Haian-Jin / Neural_Gaffer

[NeurIPS 2024] Official code for "Neural Gaffer: Relighting Any Object via Diffusion"
230 stars 5 forks source link

Input Layer Weight Initialization in UNet for Fine-Tuning #6

Open BaiYeBuTingXuan opened 2 days ago

BaiYeBuTingXuan commented 2 days ago

In the file neural_gaffer_inference_real_data.py, lines 171-179, I noticed that the input dimension of the UNet is changed from 8 to 16 channels during the inference phase. The code copies the weights from the first 8 layers and initializes the last 8 layers' weights to zero. However, I haven't found any corresponding code for fine-tuning that adjusts the input layer's weights, which are set to zero. Could you point it out?

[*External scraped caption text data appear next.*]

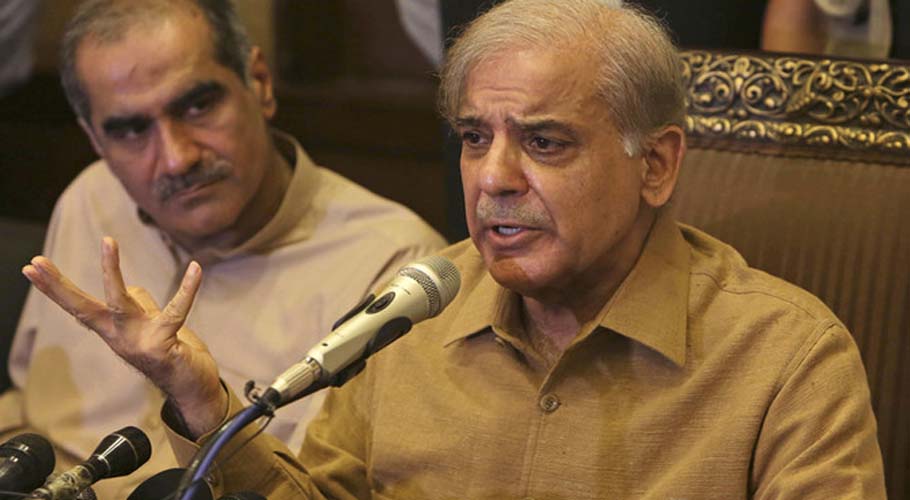 سینئر صحافی کی گرفتاری قابلِ مذمت اور شرمناک ہے۔شہباز شریف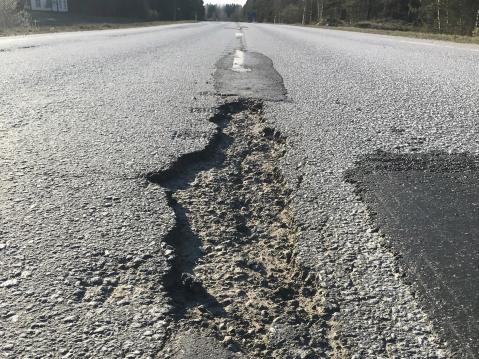 Masentavan näköistä katsottavaa. Mutta myös vaarallista tiellä kulkijalle.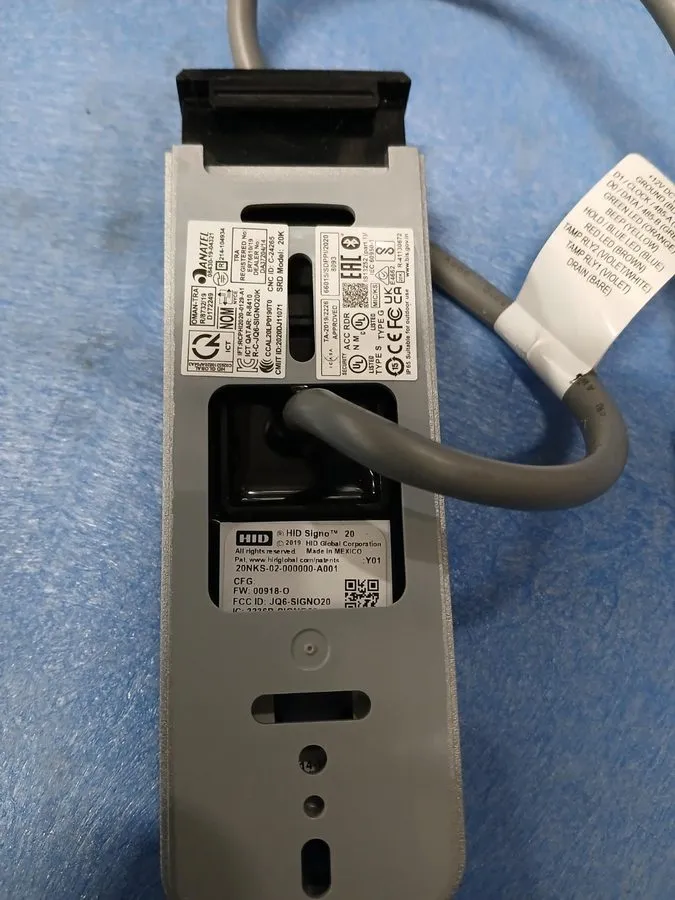 Оборудование видеонаблюдения HID 20NKS-02-000000 Signo 20 Mullion Smartcard Narr — фото лота 1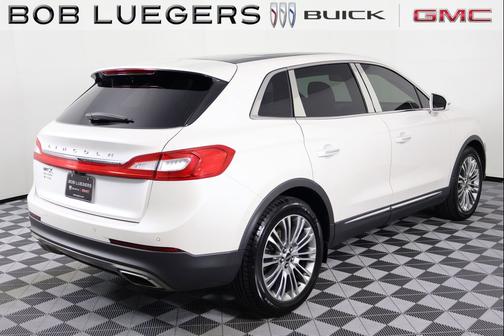 White Platinum Metallic Tri-Coat 2017 Lincoln MKX Reserve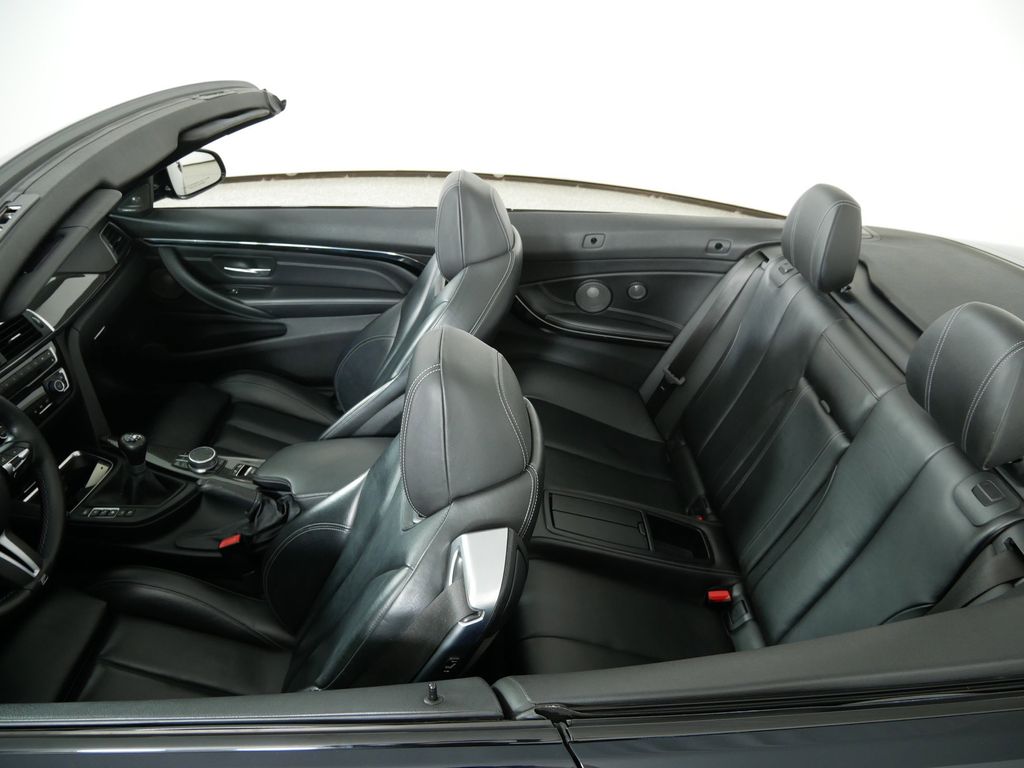 2018 BMW M4 Base 11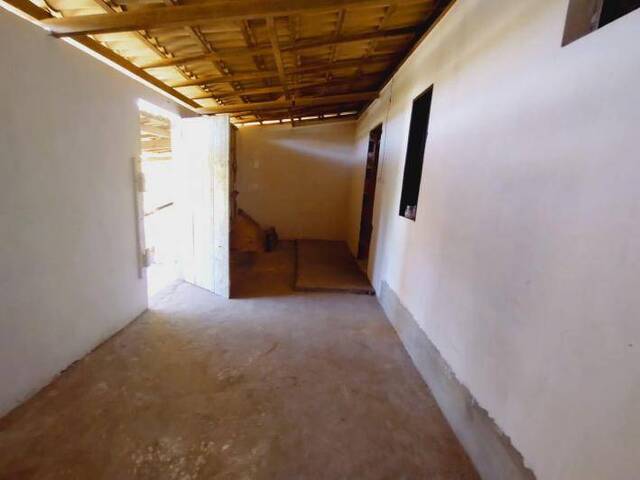 Casa para Venda em Camaçari - 4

Here’s the relevant code snippet for reference:


# Zero initialize UNet conv_in from 8 channels to 16 channels
conv_in_16 = torch.nn.Conv2d(16, unet.conv_in.out_channels, kernel_size=unet.conv_in.kernel_size, padding=unet.conv_in.padding)
conv_in_16.requires_grad_(False)
unet.conv_in.requires_grad_(False)
torch.nn.init.zeros_(conv_in_16.weight)
conv_in_16.weight[:, :8, :, :].copy_(unet.conv_in.weight)
conv_in_16.bias.copy_(unet.conv_in.bias)
unet.conv_in = conv_in_16
unet.requires_grad_(False)
Haian-Jin commented 1 day ago

Our model was trained from Zero123's checkpoint, so the initial UNet was 8. We then load the our own checkpoint herecode, which will load our pre-trained model weight.